I didn’t talk shit about anything. I said that I played directly on the deck, asked how the NVIDIA remote play option worked, and said that I have the option for the Steam remote play but haven’t tried it. I am curious about the remote play options for both NVIDIA and Steam but since it is good enough for me, I haven’t tried anything other than local play. That wasn’t meant to indicate that anything was wrong with an alternative.

[-] derin@lemmy.beru.co 2 points 1 year ago* (last edited 1 year ago)

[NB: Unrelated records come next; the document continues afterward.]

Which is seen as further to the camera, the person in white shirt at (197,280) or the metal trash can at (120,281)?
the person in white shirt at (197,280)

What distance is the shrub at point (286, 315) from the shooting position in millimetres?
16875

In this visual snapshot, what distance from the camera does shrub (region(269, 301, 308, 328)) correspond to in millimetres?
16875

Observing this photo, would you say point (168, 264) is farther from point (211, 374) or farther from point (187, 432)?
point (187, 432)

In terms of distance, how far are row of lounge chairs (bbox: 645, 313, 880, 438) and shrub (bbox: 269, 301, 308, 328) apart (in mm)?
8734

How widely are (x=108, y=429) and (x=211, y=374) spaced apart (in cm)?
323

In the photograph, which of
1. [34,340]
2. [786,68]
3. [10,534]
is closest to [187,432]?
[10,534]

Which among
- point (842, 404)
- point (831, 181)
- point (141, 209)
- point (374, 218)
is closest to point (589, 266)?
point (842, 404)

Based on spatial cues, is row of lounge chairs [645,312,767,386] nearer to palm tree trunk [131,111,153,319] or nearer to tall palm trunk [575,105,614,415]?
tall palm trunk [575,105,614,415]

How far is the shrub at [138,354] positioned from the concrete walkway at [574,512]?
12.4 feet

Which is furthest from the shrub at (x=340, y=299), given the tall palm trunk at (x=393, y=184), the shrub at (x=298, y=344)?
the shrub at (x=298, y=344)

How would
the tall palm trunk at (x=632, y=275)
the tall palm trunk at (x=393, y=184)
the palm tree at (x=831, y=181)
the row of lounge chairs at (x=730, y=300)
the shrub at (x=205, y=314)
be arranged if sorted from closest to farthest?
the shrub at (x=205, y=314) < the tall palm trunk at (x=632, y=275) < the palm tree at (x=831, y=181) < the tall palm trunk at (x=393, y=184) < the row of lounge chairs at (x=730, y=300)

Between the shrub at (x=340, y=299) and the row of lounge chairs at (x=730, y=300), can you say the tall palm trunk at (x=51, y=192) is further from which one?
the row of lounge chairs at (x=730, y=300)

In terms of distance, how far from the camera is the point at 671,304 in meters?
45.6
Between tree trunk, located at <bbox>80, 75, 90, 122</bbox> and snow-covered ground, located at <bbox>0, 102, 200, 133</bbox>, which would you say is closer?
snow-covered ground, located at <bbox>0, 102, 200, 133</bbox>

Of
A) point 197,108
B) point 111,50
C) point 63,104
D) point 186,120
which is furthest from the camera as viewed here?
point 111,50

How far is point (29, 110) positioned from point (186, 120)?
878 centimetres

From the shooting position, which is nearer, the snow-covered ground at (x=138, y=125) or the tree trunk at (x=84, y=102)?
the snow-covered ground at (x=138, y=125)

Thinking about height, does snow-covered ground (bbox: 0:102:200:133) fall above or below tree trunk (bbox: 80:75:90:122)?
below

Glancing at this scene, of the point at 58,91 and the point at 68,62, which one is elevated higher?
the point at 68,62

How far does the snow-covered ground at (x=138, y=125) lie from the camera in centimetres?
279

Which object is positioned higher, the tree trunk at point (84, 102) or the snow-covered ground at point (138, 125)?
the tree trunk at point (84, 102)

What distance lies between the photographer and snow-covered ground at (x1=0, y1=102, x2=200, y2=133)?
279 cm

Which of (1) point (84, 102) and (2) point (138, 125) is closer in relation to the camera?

People are not talking about remote play, lol.

GeForce Now is a cloud streaming service - meaning the games run on Nvidia machines with all settings maxed out, and you get the output. It's great if you:

  • live close to an Nvidia data center and pay for the service
  • prefer 60 fps with all settings on high to 30 fps with all settings on low
  • want to play games that aren't supported on the deck
  • want to save space by not installing certain large games
  • want to save battery

You doing a completely separate thing and that being "good enough for you" would be like me asking for a recipe for apple pie and you responding with "well I went to McDonald's the other day and ate a pie and it was swell".

That's not what we're talking about, it doesn't help the original poster, and your experience contributes nothing to the overall discussion.

Edit: Removed some text that served no purpose other than being nasty to the above commenter. Apologies.

[-] AttackPanda@programming.dev 2 points 1 year ago

OR, my comment and this thread could be viewed as an opportunity to identify a value in driving development of a more seamless NVIDIA streaming experience on the Deck. The original commenter indicated that there is no demand or desire for it and I (and I assume many others) own a deck and were not familiar with the service thus driving awareness and possibly a few more people to push the demand. This post is about the use of the service on the deck and this thread focuses on whether there is a demand. It would seem like education on the service running on a deck would be pretty on-topic.

[-] derin@lemmy.beru.co 1 points 1 year ago

Sure, that's fair.

However, if that's the case then I would encourage you to at least edit your above comment to indicate what you've learned - as it stands right now it still implies the discussion is about local streaming/Gamestream.